このビジネスからの収益は第1四半期に6億8000万元以上増加し、前年の同期の1,520万元から、合計9,880万元になりました。これは同社の売上の3分の1を占めています。前年の同期はこのビジネスの売上のうち、わずか5%しか占めなかったときの収益です。
So-Youngは、同ビジネスの売上が第2四半期に1億2,000万元から1億4,000万元の間になると予測しました。同社は中国の主要都市に23の美容センターを運営しており、そのうちの4つのセンターは1年以上営業しています。So-Youngは、今後数年間で新たに13の新しいクリニックを年間に予定していると、決算発表で述べています。

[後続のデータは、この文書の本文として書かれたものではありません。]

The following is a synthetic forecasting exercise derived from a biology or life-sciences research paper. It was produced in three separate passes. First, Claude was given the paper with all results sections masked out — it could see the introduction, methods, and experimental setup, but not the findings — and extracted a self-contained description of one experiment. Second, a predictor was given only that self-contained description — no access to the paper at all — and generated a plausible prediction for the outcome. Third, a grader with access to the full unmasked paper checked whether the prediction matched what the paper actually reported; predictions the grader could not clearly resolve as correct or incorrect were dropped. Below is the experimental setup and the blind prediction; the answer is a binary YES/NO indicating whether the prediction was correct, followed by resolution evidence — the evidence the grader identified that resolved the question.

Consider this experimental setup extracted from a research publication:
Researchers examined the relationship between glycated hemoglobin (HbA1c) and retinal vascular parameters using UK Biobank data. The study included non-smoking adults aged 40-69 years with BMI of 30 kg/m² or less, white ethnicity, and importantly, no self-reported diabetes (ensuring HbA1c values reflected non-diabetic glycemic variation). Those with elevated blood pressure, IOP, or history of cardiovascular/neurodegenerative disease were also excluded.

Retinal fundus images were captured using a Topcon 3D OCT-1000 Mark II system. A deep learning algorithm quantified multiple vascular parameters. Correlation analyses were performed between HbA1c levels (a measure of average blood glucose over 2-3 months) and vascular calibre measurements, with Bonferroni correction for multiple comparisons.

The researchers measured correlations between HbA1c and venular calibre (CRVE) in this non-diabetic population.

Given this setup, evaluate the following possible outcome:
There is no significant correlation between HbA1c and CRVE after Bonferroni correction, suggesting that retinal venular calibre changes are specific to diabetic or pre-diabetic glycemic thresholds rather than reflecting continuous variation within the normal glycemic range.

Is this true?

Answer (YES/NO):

「当社のブランド化された美容センターは強力な成長を維持し続けており、売上は昨年同期比で3桁の増加となっています」とJin Xing社長は述べています。 「私たちは、この成長が続くと確信しており、規模を拡大するとともに、キーカスタマーポイントに対応し、総合的な医療美容体験を向上させることができると確信しています。」
So-Youngの新しいビジネスモデルは、成功に向けてより有利な立ち位置にあると考えられますが、中国の景気の減速と、一般的な美容整形への需要が鈍化することが懸念されます。ただし、一つのことはほぼ確実で、それは投資家たちの興味が徐々にSo-Youngの株に戻りつつあるということです。そのため、So-Youngが以前に発表した逆株分割の計画を最終的にキャンセルすることも驚きではありません。